The exercise – Pick up the passage on parents' attitudes toward money and raising children after its final sentence and keep writing.

Reading text –
________________________________________
When money is tight, we tend to feel bad that our kids can’t have everything other kids get, from electronics to trips; and, conversely, in families where there is a lot of money, it’s often time that is in scarce supply with kids sometimes being raised more by nannies than parents. Sometimes this leads to guilt-driven dispensation of cash and gifts that are soon hollow and merely expected, leaving them with little appreciation for the things others might envy, and hobbling them from self-motivation to earn, achieve or contribute.
Another wrinkle on this is parents with plenty, who still have a poverty or scarcity mentality (maybe passed on down to them from depression era thinking in their own parents, or from simply feeling insecure in love and thus placing too much trust in money).
Given that my first line of assistance with regard to kids is to support their parents to feel secure and happy, it serves us to look at our own attitudes and feelings about money as a way to get our own heads and hearts in order, so that we might represent a healthy example to our children.
________________________________________
Entries shown –
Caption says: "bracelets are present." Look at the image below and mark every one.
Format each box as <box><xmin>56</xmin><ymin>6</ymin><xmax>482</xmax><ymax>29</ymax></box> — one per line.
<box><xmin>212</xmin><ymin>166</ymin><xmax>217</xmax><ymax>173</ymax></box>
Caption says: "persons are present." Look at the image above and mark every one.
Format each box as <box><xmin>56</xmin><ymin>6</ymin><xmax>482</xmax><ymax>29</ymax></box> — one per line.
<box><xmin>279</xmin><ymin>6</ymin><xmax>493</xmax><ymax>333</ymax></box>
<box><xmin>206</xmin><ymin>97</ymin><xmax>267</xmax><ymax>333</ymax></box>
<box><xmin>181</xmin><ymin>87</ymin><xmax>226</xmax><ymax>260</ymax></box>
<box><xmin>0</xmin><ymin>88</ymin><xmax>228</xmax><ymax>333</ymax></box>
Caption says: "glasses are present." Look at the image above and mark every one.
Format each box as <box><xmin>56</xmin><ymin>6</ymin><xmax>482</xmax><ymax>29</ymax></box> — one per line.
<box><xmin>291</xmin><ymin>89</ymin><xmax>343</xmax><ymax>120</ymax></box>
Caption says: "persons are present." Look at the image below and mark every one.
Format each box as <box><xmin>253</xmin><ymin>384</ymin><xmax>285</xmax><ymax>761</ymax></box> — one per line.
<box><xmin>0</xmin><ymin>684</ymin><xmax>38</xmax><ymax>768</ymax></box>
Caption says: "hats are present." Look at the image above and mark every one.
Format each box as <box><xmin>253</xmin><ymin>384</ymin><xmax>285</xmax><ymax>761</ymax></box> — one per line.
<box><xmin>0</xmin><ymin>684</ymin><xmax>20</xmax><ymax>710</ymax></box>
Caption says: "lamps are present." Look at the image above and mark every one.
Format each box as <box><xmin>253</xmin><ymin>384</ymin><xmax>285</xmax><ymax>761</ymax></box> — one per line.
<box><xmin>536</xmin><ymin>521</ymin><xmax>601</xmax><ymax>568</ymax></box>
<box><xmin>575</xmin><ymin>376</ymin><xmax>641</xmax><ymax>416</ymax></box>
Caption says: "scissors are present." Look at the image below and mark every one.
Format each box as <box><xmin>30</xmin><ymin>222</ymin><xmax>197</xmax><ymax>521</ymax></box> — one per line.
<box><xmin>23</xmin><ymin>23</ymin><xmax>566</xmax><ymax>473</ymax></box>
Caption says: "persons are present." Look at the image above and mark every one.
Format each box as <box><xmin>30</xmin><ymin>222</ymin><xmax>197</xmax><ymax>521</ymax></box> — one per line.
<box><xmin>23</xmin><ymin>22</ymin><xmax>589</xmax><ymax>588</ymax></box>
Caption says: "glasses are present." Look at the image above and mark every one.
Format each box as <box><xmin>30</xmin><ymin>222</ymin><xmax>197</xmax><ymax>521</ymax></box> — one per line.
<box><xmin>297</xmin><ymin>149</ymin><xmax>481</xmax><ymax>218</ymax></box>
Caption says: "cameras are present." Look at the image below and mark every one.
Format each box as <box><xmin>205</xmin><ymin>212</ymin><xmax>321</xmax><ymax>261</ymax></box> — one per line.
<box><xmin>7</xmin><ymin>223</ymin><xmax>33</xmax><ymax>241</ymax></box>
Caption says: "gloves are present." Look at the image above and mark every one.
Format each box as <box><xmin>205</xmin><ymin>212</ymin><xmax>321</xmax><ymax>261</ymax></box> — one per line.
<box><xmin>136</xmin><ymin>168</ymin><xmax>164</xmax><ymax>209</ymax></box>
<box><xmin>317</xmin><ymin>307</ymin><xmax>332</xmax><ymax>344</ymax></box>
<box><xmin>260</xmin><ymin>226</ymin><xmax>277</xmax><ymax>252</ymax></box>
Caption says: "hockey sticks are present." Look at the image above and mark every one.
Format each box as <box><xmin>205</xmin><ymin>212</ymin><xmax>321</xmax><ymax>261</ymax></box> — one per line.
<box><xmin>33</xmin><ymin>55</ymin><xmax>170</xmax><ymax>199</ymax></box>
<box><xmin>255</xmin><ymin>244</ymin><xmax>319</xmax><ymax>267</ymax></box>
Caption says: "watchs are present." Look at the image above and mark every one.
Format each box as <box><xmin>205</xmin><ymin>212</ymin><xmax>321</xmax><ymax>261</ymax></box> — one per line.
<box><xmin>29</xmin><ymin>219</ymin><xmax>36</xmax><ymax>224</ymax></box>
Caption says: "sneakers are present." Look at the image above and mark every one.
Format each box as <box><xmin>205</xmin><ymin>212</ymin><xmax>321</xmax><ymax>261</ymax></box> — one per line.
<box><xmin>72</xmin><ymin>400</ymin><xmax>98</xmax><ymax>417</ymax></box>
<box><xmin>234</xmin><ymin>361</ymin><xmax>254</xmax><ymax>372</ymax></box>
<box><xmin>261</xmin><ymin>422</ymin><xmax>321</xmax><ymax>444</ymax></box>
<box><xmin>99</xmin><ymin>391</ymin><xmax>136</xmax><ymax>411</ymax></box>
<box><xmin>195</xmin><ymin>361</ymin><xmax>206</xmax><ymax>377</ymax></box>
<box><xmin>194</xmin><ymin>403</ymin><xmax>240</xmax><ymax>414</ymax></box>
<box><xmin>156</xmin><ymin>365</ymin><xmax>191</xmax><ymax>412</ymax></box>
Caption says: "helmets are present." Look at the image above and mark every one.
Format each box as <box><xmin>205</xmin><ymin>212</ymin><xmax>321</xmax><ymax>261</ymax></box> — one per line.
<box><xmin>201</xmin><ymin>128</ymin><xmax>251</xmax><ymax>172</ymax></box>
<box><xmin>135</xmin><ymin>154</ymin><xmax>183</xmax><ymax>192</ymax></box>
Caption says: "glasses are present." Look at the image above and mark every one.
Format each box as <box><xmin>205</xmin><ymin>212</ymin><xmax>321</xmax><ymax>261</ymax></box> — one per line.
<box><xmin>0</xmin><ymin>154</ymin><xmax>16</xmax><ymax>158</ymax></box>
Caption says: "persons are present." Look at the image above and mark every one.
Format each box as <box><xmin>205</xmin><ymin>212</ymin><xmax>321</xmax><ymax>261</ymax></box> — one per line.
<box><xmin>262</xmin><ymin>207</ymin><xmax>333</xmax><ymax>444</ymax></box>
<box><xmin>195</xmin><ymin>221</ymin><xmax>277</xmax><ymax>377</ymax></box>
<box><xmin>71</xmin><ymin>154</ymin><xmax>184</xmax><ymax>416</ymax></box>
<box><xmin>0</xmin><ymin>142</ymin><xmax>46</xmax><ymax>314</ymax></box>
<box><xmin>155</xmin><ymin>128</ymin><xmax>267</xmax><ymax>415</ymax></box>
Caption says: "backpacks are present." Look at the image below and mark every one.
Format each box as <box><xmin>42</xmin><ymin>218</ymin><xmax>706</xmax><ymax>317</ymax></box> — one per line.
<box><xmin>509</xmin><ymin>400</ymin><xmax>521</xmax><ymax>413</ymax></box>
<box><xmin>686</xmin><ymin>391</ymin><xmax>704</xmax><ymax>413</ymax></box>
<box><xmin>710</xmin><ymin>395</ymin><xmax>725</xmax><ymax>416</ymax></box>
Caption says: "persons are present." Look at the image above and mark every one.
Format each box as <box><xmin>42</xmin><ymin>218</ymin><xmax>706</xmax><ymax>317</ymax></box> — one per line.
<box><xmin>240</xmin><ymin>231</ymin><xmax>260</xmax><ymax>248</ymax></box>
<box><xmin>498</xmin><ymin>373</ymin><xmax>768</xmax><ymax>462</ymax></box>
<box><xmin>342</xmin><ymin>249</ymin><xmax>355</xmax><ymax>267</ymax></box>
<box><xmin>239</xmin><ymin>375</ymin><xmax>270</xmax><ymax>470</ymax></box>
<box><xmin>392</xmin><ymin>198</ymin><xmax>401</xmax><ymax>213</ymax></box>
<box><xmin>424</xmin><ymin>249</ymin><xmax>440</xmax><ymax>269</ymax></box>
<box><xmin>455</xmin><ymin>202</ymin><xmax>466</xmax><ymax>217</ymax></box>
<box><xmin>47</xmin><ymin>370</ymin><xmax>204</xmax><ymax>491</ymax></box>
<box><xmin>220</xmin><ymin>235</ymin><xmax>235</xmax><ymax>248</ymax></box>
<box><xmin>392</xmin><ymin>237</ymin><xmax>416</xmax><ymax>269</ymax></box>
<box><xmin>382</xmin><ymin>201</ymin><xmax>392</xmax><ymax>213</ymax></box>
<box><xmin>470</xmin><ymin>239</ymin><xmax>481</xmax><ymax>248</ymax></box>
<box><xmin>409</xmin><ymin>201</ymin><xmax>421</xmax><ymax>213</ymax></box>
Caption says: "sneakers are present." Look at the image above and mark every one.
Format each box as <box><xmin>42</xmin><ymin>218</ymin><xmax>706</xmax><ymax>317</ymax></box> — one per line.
________________________________________
The reply –
While most people, no matter how much they have (at least in America), seem to be fairly preoccupied with money; meanwhile true happiness seems in rather short supply. Perhaps we might carefully consider whether the missing ingredient from our happiness, or that of our children, really has much to do with money, or whether it is our attitude of worry, insecurity and deprivation that blocks a better experience?
I was surprised to learn that a family living in a sewer could appear happy, but if that is possible then I suggest that we dedicate today to gratitude for how much we have (rather than bemoaning what we might think we are missing)—and to place this gratitude in the honor and service of all our collective children, from our own communities to those all across our fast shrinking world.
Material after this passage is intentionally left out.